FORTRAN: You shoot yourself in each toe, iteratively, until you run out 
of toes, then you read in the next foot and repeat. If you run out of 
bullets, you continue with the attempts to shoot yourself anyways because 
you have no exception-handling capability.

Pascal: The compiler won't let you shoot yourself in the foot.

Ada: After correctly packing your foot, you attempt to concurrently load 
the gun, pull the trigger, scream, and shoot yourself in the foot. When 
you try, however, you discover you can't because your foot is of the 
wrong type.

COBOL: Using a COLT 45 HANDGUN, AIM gun at LEG.FOOT, THEN place 
ARM.HAND.FINGER on HANDGUN.TRIGGER and SQUEEZE. THEN return HANDGUN to 
HOLSTER. CHECK whether shoelace needs to be re-tied.

LISP: You shoot yourself in the appendage which holds the gun with which 
you shoot yourself in the appendage which holds the gun with which you 
shoot yourself in the appendage which holds the gun with which you shoot 
yourself in the appendage which holds the gun with which you shoot 
yourself in the appendage which holds the gun with which you shoot 
yourself in the appendage which holds...

FORTH: Foot in yourself shoot.

Prolog: You tell your program that you want to be shot in the foot. The 
program figures out how to do it, but the syntax doesn't permit it to 
explain it to you.

BASIC: Shoot yourself in the foot with a water pistol. On large systems, 
continue until entire lower body is waterlogged.

Visual Basic: You'll really only appear to have shot yourself in the 
foot, but you'll have had so much fun doing it that you won't care.

HyperTalk: Put the first bullet of gun into foot left of leg of you. 
Answer the result.

Motif: You spend days writing a UIL description of your foot, the bullet, 
its trajectory, and the intricate scrollwork on the ivory handles of the 
gun.

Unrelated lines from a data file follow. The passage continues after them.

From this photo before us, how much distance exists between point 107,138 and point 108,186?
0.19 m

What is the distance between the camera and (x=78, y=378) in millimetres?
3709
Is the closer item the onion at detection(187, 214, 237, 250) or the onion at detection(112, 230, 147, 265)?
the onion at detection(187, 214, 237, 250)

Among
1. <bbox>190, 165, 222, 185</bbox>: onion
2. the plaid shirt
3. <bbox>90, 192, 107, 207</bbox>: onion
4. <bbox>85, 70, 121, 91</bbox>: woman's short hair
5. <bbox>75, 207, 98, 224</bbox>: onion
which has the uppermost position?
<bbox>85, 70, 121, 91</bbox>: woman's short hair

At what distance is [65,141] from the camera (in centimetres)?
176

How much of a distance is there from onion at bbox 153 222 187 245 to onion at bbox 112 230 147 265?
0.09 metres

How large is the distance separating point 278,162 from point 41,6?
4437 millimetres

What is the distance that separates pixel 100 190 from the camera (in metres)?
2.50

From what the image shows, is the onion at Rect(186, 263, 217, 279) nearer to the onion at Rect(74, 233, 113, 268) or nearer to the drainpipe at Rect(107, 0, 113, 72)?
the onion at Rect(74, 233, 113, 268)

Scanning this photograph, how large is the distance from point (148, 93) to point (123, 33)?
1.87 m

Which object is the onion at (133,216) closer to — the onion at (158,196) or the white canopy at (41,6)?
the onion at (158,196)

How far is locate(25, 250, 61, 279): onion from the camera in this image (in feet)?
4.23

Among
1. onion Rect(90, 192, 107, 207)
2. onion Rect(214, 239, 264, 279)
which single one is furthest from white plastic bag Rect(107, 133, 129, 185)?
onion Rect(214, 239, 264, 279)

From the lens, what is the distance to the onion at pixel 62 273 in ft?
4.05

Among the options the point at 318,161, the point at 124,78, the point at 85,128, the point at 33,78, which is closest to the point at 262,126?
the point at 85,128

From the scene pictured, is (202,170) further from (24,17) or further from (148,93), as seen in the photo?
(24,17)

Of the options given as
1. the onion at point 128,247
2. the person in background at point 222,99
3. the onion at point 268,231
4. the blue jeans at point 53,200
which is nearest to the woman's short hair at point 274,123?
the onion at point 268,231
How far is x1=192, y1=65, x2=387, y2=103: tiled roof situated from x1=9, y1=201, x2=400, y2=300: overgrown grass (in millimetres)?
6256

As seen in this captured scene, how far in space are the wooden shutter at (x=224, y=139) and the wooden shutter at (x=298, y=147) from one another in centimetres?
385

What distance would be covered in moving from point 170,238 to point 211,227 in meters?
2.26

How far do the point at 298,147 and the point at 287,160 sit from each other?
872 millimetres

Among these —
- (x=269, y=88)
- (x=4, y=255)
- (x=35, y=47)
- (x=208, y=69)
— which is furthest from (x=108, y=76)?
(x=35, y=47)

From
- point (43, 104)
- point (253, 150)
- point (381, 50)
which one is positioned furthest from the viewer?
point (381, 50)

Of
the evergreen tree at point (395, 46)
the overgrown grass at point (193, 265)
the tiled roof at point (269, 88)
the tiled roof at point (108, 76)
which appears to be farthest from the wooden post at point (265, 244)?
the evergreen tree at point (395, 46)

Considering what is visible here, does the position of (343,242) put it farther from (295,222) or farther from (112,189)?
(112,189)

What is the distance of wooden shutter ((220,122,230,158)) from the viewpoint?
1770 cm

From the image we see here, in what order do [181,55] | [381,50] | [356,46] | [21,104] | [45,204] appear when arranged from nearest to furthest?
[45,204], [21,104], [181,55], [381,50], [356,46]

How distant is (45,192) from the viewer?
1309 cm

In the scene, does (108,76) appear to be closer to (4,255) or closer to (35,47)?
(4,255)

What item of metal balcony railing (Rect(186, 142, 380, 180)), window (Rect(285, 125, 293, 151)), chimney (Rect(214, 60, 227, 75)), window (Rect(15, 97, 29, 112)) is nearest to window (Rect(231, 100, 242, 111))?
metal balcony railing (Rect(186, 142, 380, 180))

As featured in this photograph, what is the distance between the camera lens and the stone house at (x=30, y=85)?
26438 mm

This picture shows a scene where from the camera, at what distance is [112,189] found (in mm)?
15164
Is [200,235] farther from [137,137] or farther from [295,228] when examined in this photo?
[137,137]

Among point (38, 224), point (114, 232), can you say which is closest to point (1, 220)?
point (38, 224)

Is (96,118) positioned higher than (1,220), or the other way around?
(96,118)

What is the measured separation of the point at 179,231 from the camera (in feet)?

When you finally get around to pulling the trigger, the gun jams.

APL: You shoot yourself in the foot, then spend all day figuring out how 
to do it in fewer characters.

SNOBOL: If you succeed, shoot yourself in the left foot. If you fail, 
shoot yourself in the right foot.
Unix:
% ls
foot.c foot.h foot.o toe.c toe.o 
% rm * .o 
rm:.o no such file or directory
% ls 
%

Concurrent Euclid: You shoot yourself in somebody else's foot.

370 JCL: You send your foot down to MIS and include a 400-page document 
explaining exactly how you want it to be shot. Three years later, your 
foot comes back deep-fried.

Paradox: Not only can you shoot yourself in the foot, your users can, too.

Access: You try to point the gun at your foot, but it shoots holes in all 
your Borland distribution diskettes instead.

Revelation: You're sure you're going to be able to shoot yourself in the 
foot, just as soon as you figure out what all these nifty little 
bullet-thingies are for.

Assembler: You try to shoot yourself in the foot, only to discover you 
must first invent the gun, the bullet, the trigger, and your foot.

Modula2: After realizing that you can't actually accomplish anything in 
this language, you shoot yourself in the head.